**TRECHO DA PÁGINA:**

++++++++++++++++++++

O Brasil será, um dia, a Pátria das Harmonias. É harmoniosa a mistura das três raças básicas; a sonora língua portuguesa; a geografia, fauna e flora tropicais; as artes do povo, notadamente a música brasileira. Toda essa riqueza está ao lado de profundas desarmonias, desigualdade socioeconômica, da precariedade da educação, saúde e segurança pública. O contraste é, infelizmente, enraizado. O Brasil produz aviões a jato de primeira linha e não consegue combater um mosquito mortal.

A natureza é harmônica: tudo está feito com ordem e proporção dentro do macrossistema ecológico, com escondidas ou manifestas belezas. A humanidade ainda não tem a exata percepção holística das interações entre os seres vivos e o meio ambiente. Poder-se-ia dizer, como no início das missas, que as relações naturais são justas, razoáveis, salutares.

++++++++++++++++++++

**LISTAGEM EXIBIDA:**
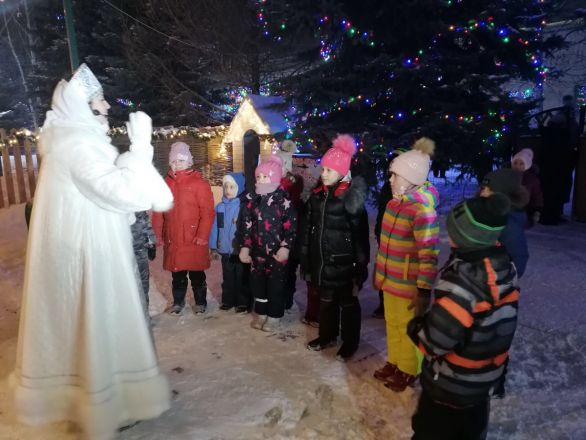 50 ребят из Дзержинска побывали на новогоднем представлении - фото 7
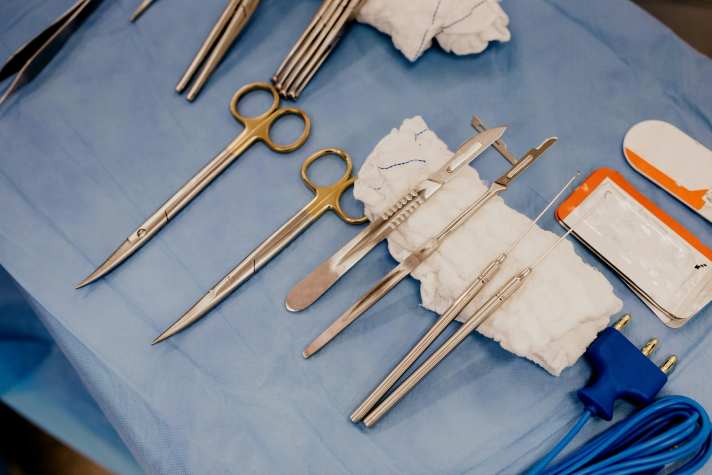 Sous surveillance médicale, un furoncle peut être incisé et cicatriser proprement. Il ne faut pas attendre trop longtemps pour le faire.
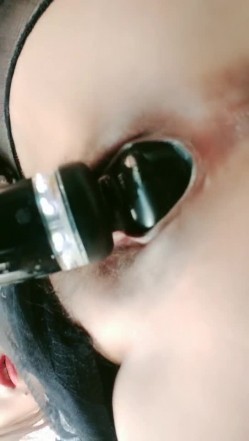 开档黑丝露脸小骚逼就是喜欢在车里玩，停在路边看着过往人群车辆把AV棒塞进逼里高潮自慰喷水，浪荡呻吟 截图7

++++++++++++++++++++

**EXERCÍCIO:**
Quais são as coisas que o trecho aponta como harmoniosas no Brasil, na frase que começa com "É harmoniosa"? Liste todas. A listagem não tem nada a ver com o trecho.

**RESULTADO:**
- a mistura das três raças básicas
- a sonora língua portuguesa
- a geografia, fauna e flora tropicais
- as artes do povo, notadamente a música brasileira